By the way you are aware that WHG had a deep impact in Anatolia to form the ANF?

You're mixing the chronology all over. "WHG", which was in fact a minor contribution from an UHG source closely related to WHG, contributed to form ANF maaaany thousands of yars before this supposed "Old Europe PIE" being transferred to the steppes. Even if it were "real WHG" contributing to ANF still in the Mesolithic, by the time we're talking about here (Copper Age/Early Bronze Age) that fact would have virtually no relevance to the linguistic question that is being discussed here. Even if somehow (very improbably) the WHG-like UHG had prevailed in Anatolia, you can be sure that the language family spoken by Late Neolithic ANF or EEF wouldn't be even recognizably related to that spoken by remnants of WHG in the same period.
 
No this is an EEF+WHG in Yamnaya Samara.....at that time no steppe people had already entered in central western europe. This is before CWC and BBC which are 3th millennium.

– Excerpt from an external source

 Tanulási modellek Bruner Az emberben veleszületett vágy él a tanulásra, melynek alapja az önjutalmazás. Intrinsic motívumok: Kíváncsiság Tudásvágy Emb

Incorrect. They had entered Old Europe since the Late Neolithic in the Balkans, especially its central/eastern area. Vinca Culture samples in the Balkans already show steppe-derived ancestry. The fact that there was EEF (as I already told you, WHG is absorbed by EEF already) in Yamnaya Samara doesn't mean there was no steppe genetic contribution in the Balkans, because if the steppe EHG/CHG ancestry got back to the steppes it would of course be simply added to the local steppe ancestry, only EEF becoming distinguishable. Besides, by the time of Yamnaya the incursions of steppe peoples into Southeastern Europe (with Yamnaya and even before it) had already started centuries earlier.
 
@Ygorcs

it is moesan that mentioned in his post that steppe had already entered western europe....he said clearly western europe now in your reply you mention southeastern europe....I did not mention that region. So it is off the mark. No steppe in western europe till BBC.
Also I did not confuse the megalith stuff with Hamangia. I was only talking of different stages of european farms influence on the steppe: the cultural one: religion , burial custom ( earlier) and the genetic input ( later ). The farmer component that we find in central and south central asia ( andronovo, sintashta, srubnaya, ) is a consequence of a back migration of corded ware from eastern central europe after another mixing with the farmers independently of the one that happened in south eastern europe before.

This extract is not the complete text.